2017.09.22(fri) [21] 日本書紀における「春分」の訓読 


 仁徳天皇紀六十二年条 の「春分」を、『仮名日本書紀』は「きさらぎ」と訓読する。〈時代別上代〉も岩波文庫版もそのまま「きさらぎ」と訓むように、これが伝統訓である。 そもそも春分は二十四節季のひとつで、太陽太陰暦において月名を定めるための目印として、太陽の運行に基づいて設定された日である 魏志倭人伝をそのまま読む(51))。 そして、「春分」を含むことになった月を、ニ月と定義する。従って春分は必ず如月の中にあるが、それは結果である。
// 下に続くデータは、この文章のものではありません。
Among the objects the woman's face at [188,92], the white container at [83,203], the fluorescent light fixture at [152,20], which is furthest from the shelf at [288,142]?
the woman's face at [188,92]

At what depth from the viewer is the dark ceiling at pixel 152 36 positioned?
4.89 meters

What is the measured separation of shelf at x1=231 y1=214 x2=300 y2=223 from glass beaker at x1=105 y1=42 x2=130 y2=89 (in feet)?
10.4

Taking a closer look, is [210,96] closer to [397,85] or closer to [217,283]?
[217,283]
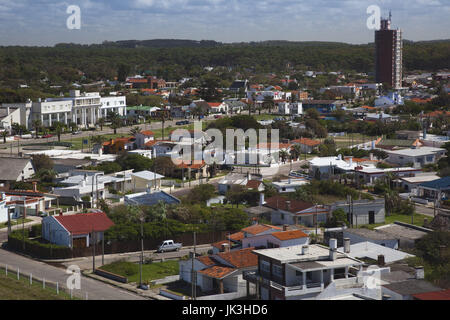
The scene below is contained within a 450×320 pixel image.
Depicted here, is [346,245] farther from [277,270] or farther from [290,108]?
[290,108]

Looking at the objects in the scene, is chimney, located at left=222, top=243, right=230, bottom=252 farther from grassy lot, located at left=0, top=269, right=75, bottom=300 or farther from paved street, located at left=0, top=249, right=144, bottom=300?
grassy lot, located at left=0, top=269, right=75, bottom=300

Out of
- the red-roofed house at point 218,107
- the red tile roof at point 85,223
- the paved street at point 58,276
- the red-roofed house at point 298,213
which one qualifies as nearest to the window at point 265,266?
the paved street at point 58,276

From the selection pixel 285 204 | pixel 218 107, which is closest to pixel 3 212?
pixel 285 204

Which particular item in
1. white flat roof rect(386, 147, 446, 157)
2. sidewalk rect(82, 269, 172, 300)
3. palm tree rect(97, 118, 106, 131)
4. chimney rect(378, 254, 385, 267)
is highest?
palm tree rect(97, 118, 106, 131)

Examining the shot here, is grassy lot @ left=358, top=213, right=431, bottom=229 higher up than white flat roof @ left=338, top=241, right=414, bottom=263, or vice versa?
white flat roof @ left=338, top=241, right=414, bottom=263

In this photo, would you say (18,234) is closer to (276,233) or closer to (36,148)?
(276,233)

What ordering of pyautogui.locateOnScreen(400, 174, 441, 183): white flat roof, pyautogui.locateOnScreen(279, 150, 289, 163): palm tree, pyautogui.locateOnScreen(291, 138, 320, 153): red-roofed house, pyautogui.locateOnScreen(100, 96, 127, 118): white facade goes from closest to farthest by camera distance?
pyautogui.locateOnScreen(400, 174, 441, 183): white flat roof, pyautogui.locateOnScreen(279, 150, 289, 163): palm tree, pyautogui.locateOnScreen(291, 138, 320, 153): red-roofed house, pyautogui.locateOnScreen(100, 96, 127, 118): white facade

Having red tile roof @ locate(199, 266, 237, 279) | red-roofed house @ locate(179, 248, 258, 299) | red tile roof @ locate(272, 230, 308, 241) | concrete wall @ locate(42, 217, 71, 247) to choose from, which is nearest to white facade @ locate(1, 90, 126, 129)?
concrete wall @ locate(42, 217, 71, 247)

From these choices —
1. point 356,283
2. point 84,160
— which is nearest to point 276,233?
point 356,283
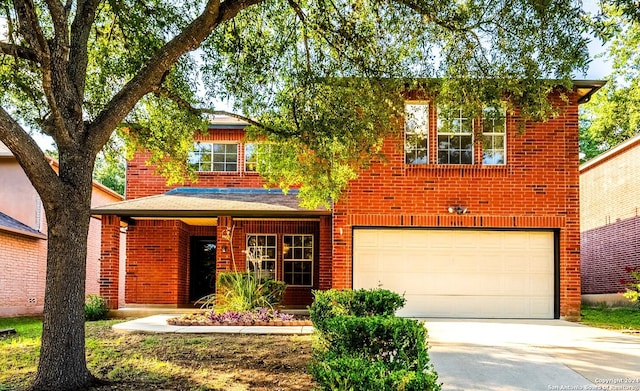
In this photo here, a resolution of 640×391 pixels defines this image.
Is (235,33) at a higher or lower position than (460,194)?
higher

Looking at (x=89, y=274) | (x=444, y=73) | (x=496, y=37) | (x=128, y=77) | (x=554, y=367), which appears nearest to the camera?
(x=554, y=367)

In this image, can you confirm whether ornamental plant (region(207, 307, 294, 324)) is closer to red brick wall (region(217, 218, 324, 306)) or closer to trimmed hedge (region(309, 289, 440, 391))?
trimmed hedge (region(309, 289, 440, 391))

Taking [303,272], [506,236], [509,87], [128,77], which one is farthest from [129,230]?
[509,87]

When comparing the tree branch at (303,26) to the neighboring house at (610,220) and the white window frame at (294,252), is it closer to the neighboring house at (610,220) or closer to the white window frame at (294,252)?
the white window frame at (294,252)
月の満ち欠けに基づく「月」と、 太陽と地球との位置関係で決まる「春分」とは自ずから概念が異なる。
 それでは、本来の春分の意味をやまと語で正確に表そうとすれば、どうすればよいのだろうか。

【暦法の導入】
 二十四節季〔以下単に「節季」〕による太陽太陰暦は、中国から導入したものである。 暦に関する最初の記録は、欽明天皇十四年〔553〕六月に百済に使者を送り「医博士易博士暦博士等宜番上下」、「卜書暦本種々薬物可付送」、 即ち暦博士などの〔任期による〕上下番の交代と、歴本の送付を要請している。 その後大化改新〔645〕で、天文・暦法に関する役所「陰陽寮」で定められたとされる。
 「春分」は暦法における基本中の基本であり、陰陽寮の博士によって正確に理解されていたことは間違い。〔でなければ、とても暦は扱えない〕 それでは、節季は一般にはどの程度広まったのであろうか。万葉集を手掛かりにして、調べる。

【万葉集に見る節季】
 万葉集に「立春」を題材にした歌がある。
――1819 打霏 春立奴良志 吾門之 柳乃宇礼尓 鸎鳴都  うちなびく はるたちぬらし わがかどの やなぎのうれに うぐひすなきつ 〔春が立ったらしい。私の家の門前の柳の枝先に鶯が鳴いた〕
 「うちなびく」は春にかかる枕詞。「春立つ」は他にも数例あるが、「春が来た」或いは「春が際立つ」の意味で使われ、暦における立春を直接指すものではない。 しかし、「春立つ」という言い回しに、節季「立春」の影響が伺われる。 「秋立つ」も同様である。 立夏については、題詞には「立夏」がよく出てくるが、歌には「夏立つ」は出てこない。
 他に節季に一致する語としては「白露」(しらつゆ)が大量に使われ、 さらに「大雪」(おほゆき)、「清明」(さやけし)、「霜降」(しもふる)もあるが、 これらは節季というよりも、一般的な言葉としての使用である。 ただ、漢字表記化に勤しむ万葉集編者の脳裏に時々節季の文字が浮かび、そのまま使用した可能性は否定できない。
 〈倭名類聚抄〉には十巻本・二十巻本共に、節季は収められていないので、少なくとも節季に対応する倭語のセットは揃えられず、 必要なときは音読みされたのだろう。 結局、二十四節季から生まれたやまと語は、「春立つ」「秋立つ」に限ると見られる。

【音読み】
 〈現代語古語類語辞典〉は「冬至」に対して、上代語として「とうじ」の存在を認めている。「陰陽寮」内部では、節季はすべて音読みしていたと思われる。 よって、飛鳥時代に「春分」の字面を見て「きさらぎ」とは訓むことはありそうもない。
 平安時代になり、書記の訓読研究家が音読みを避けたい一心で、月の呼び名に置き換えたものと考えざるを得ない。 その結果、もともと正確な定義を伴う科学用語が、情緒語に変質した。

まとめ
 日本紀私記〈甲本〉に春分の訓はなく、今のところ「きさらぎ」なる訓の起点は不明である。 注目されるのは、この「春分」が『釈日本紀』の「述義」「秘訓」には取り上げられていないことである。 著者の卜部兼方は、「春分」は春分以外の何物でもないと考えたのではないだろうか。
 どうも「きさらぎ」は、かなり俗っぽい訓ではなかったかと思われる。
 これがいくら広く残っているからと言って、無批判に現代に引き継ぐことには、疑問を感ぜざるを得ない。